***** Record list
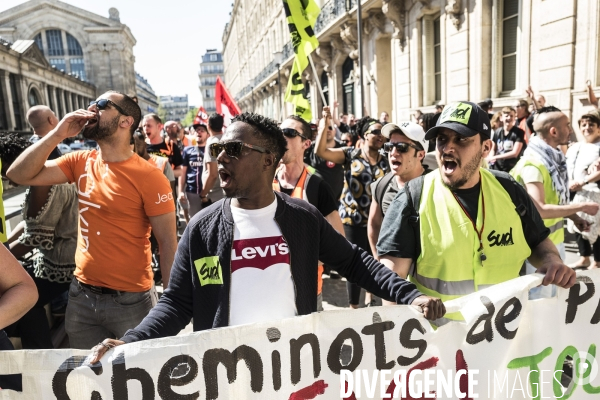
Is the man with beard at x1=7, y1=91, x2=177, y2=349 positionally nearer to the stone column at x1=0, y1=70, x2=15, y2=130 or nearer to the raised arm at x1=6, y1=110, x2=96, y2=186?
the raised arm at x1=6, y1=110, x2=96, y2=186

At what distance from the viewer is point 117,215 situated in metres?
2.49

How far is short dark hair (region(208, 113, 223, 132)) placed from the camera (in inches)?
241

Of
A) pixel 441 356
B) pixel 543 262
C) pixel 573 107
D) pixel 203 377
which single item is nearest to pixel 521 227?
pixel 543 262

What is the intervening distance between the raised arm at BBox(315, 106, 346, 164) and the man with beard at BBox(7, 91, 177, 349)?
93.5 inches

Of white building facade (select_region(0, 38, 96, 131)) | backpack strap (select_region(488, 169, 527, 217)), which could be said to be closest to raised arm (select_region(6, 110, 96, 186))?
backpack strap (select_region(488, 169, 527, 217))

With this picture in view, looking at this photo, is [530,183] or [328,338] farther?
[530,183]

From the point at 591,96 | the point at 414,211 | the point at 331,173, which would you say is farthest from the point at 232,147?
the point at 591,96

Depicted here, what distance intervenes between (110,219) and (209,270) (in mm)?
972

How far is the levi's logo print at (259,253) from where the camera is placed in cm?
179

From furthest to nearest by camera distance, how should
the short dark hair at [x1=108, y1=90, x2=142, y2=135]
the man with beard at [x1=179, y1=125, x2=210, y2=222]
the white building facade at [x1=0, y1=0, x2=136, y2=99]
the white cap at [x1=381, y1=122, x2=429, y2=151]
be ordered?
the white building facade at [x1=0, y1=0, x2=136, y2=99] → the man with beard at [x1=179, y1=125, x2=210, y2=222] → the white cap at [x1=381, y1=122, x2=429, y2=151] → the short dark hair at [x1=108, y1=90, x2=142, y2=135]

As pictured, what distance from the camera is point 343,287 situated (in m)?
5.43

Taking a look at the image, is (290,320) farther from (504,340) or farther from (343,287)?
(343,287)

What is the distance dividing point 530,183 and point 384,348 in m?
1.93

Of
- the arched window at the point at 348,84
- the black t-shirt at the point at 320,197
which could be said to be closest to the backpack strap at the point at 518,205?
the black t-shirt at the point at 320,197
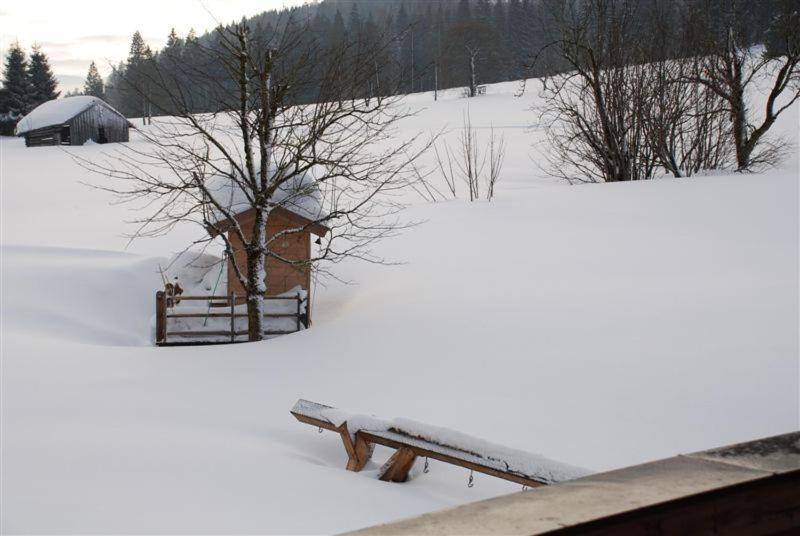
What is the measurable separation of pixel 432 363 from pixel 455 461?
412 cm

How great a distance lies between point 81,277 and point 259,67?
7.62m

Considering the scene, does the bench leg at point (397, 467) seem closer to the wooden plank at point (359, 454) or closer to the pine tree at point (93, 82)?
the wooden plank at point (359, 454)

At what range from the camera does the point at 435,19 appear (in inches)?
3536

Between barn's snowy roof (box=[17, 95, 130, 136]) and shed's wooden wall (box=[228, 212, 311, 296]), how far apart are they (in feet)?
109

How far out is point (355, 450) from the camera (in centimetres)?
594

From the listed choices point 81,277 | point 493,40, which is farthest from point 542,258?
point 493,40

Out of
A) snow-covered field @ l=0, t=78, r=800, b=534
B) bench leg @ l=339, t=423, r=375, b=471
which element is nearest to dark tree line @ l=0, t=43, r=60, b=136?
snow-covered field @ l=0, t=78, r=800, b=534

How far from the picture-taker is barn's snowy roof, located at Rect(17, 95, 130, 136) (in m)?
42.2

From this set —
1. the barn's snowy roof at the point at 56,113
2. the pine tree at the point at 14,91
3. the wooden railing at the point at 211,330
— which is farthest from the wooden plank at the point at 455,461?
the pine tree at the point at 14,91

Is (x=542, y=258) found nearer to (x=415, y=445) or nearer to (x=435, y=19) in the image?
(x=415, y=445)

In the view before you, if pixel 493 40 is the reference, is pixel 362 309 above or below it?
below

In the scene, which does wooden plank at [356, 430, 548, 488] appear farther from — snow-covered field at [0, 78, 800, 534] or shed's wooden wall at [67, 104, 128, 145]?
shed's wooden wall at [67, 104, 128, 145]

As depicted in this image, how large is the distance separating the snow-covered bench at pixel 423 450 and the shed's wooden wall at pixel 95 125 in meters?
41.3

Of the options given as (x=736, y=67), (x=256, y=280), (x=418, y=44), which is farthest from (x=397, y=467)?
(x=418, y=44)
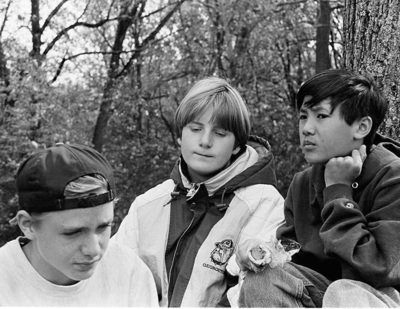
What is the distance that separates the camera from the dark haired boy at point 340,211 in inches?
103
**********
Swap "snow-covered bench" for "frosted bench" in the lines from the line with "As depicted in" through the end of the material, and give those lines again with nothing else changed and the pictures left out.

• **Final result**:
As depicted in this image, how large is the distance separating the frosted bench at pixel 423 450 and the shed's wooden wall at pixel 95 125 in meters?
41.3

Of the options given as (x=736, y=67), (x=256, y=280), (x=418, y=44), which is farthest from (x=397, y=467)?
(x=418, y=44)
What is the distance that separates the camera from the dark haired boy at point 340,211 in inches?
103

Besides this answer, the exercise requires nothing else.